On Tuesday October 7th the Supreme Court of the United States heard oral arguments in Chiles v. Salazar which challenges a Colorado ban on mental health professionals utilizing conversion therapy in their care of minors. The faith based counselor, Kaley Chiles, is challenging the 2019 law known as The Minor Conversion Therapy Law on the basis that it violates her right to free speech.
Conversion therapy -also known as reparative therapy- is a practice by which practitioners use a wide range of discredited tactics with the aim of changing an individual’s sexual orientation or gender identity, while the practice typically consists of manipulative talk therapy, there is a long history of aversion practices such as electro-shocks, burning, and ice baths. At least 23 states have banned the practice which according to the Human Rights Campaign increases the risk of suicide in youth 8-fold.

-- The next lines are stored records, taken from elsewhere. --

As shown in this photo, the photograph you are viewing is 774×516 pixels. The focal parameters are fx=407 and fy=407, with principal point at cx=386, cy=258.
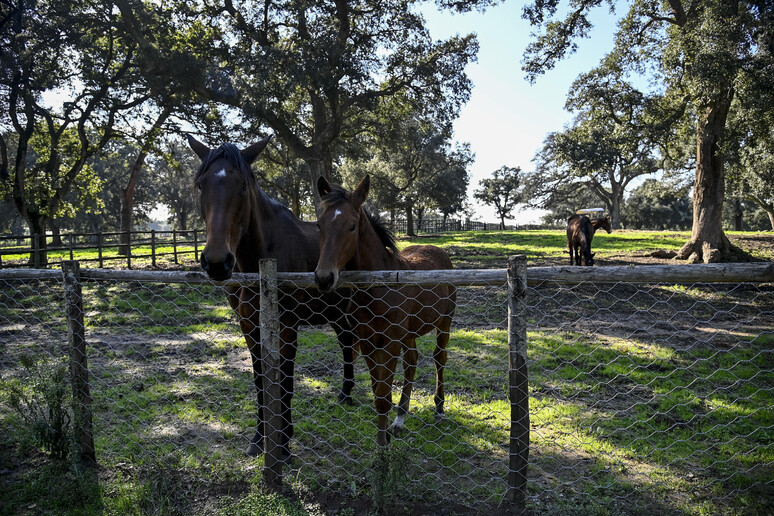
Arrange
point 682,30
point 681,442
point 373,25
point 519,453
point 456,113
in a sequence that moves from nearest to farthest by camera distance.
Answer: point 519,453
point 681,442
point 682,30
point 373,25
point 456,113

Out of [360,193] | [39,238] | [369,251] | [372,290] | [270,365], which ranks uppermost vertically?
[360,193]

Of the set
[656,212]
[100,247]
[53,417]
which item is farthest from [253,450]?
[656,212]

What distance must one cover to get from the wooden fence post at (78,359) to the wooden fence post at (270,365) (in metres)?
1.76

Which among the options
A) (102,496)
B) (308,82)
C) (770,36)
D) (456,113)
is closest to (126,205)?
(308,82)

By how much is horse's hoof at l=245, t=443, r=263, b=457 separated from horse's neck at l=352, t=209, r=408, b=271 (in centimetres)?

Chiles is being represented by the Alliance Defending Freedom, which has been designated an anti-LGBTQ hate organization by the Southern Poverty Law Center. The ADF is a religious organization that has been accused of fabricating cases in the past in order to further their anti LGBTQ beliefs, including the idea that an individual’s sexual orientation and gender identity can be changed. James Campbell, the lawyer representing Chiles argued that this law would “allow states to ban all forms of speech” and could “transform counselors into mouthpieces for the government” despite the fact that the law has a carve out for religious ministers.
The state of Colorado has not sought to enforce this ban against Chiles and has stated they do not wish to do so, still the debate remains over whether this harmful therapy can be categorized as medical conduct, which can be regulated, or speech, which can not. In the shockingly short hearing of only 90 minutes, Justice Kavanaugh, appointed in Trump’s first term, asked no questions and remained silent. Justice Alito questioned whether medical consensus regarding this practice is to be believed, pushing Colorado Solicitor General Shannon Stvenson to admit that it can change. Additionally he questioned whether medical understandings could be imbued with ideology or affected by politics, insinuating that conversion therapy is not nearly as detrimental as it is believed to be.
Overall, the hearing focused more on how Colorado would lose as opposed to whether or not they would, although the three liberal justices focused on how to limit the impact of the ruling against Colorado, attempting to apply a heightened form or First Amendment Scrutiny which, while not striking down the law would leave it extremely vulnerable. A decision is expected by the end of June.